In the newly formulated deal, incentives were also reportedly discussed, including rebuilding Iran's fleet of aircraft and aiding the country with civilian nuclear technology.
According to the report, an initial six-week trial period would be implemented.
It seems interesting that Israel’s significant military exercises over the Mediterranian and the US Navy’s less than conciliatory comment that any attempt to block the Straits of Hormuz would be considered an act of war have gotten the Mad Mullahs attention. Recall that almost four years of negotiation yielded nothing, but 100 planes performing exercises over the ocean, Israeli sources suggesting that an attack was in the offing, and US commanders backing them in an indirect way seemed to accomplish what talking alone could not.

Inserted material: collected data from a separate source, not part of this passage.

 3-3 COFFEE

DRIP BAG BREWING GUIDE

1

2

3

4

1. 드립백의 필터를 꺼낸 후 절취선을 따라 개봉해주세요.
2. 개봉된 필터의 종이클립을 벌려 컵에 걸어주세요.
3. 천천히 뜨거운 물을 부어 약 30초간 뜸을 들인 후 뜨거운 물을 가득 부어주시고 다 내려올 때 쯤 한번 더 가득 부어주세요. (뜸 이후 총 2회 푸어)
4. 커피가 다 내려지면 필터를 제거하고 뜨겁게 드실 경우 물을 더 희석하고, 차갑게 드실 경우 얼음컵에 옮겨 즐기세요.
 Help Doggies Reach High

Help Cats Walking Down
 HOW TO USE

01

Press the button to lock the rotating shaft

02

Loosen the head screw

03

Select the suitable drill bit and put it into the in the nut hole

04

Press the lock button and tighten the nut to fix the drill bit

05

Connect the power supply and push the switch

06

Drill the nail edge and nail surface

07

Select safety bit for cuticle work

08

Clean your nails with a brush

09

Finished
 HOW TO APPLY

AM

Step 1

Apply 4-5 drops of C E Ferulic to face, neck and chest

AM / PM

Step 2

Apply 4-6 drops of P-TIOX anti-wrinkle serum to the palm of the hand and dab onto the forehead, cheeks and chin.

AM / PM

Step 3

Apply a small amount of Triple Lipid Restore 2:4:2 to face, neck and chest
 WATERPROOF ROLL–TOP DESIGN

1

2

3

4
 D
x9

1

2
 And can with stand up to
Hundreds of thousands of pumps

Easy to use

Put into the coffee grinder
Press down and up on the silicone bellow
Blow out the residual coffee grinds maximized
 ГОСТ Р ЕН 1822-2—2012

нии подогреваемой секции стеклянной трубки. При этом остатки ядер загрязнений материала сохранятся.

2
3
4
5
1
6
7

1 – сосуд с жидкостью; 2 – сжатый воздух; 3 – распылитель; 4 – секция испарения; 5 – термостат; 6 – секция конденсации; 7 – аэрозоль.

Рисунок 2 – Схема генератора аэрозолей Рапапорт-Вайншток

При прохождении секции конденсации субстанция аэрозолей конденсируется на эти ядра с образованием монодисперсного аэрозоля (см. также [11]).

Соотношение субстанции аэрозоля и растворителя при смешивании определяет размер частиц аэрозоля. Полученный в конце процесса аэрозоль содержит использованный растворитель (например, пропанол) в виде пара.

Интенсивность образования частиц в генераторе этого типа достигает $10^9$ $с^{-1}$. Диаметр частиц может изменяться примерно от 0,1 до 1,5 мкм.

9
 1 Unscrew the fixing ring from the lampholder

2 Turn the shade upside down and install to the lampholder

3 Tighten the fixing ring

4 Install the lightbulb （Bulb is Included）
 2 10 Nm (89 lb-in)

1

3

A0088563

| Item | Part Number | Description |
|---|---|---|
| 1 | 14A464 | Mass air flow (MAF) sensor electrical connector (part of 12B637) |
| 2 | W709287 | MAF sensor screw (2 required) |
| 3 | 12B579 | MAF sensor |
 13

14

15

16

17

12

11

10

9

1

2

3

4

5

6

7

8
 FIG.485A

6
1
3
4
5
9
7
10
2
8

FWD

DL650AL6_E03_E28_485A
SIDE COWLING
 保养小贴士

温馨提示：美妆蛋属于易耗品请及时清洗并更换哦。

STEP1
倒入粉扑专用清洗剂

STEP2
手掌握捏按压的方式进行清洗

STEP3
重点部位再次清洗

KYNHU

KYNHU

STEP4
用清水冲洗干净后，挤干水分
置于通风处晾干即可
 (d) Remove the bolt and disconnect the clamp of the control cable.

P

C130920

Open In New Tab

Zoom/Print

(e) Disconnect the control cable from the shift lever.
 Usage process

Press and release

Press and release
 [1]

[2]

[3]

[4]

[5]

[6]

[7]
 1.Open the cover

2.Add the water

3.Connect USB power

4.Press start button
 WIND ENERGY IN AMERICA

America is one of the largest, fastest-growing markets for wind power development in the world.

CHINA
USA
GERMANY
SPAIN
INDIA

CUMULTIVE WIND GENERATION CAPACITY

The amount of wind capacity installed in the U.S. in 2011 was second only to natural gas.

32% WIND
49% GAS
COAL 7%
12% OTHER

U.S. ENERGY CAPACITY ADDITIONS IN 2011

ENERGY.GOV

Knowing the duplicity of the Iranians, any agreement will likely fall apart, but the threat of action against them remains, and apparently it is having an effect.
Those who support Barack Obama’s contention that talking to your enemies is the solution to our problems should keep one image in mind.
You need a very big stick that sits just behind you at the conference table. You don’t necessarily have to use it, but your foe must believe in his gut that you will. Only then, can progress be made.
Will Barack Obama be willing to mount a risky military operation (like Columbia’s) after talks fail, or will he be Carteresque, looking to reduce risk to zero. Would he be frozen by inaction or worse, preside over a military debacle because he views the exercise of power as somehow inappropriate in the post-modern world? No one knows, but there’s absolutely nothing in Obama's limited experience, his thin record, or his rhetoric that would indicate that he would act in a manner similar to Columbia’s President Alvaro Uribe.
And when negotiation does occur, would Barack Obama ensure that the big stick would always sit behind the table? Don’t bet on it.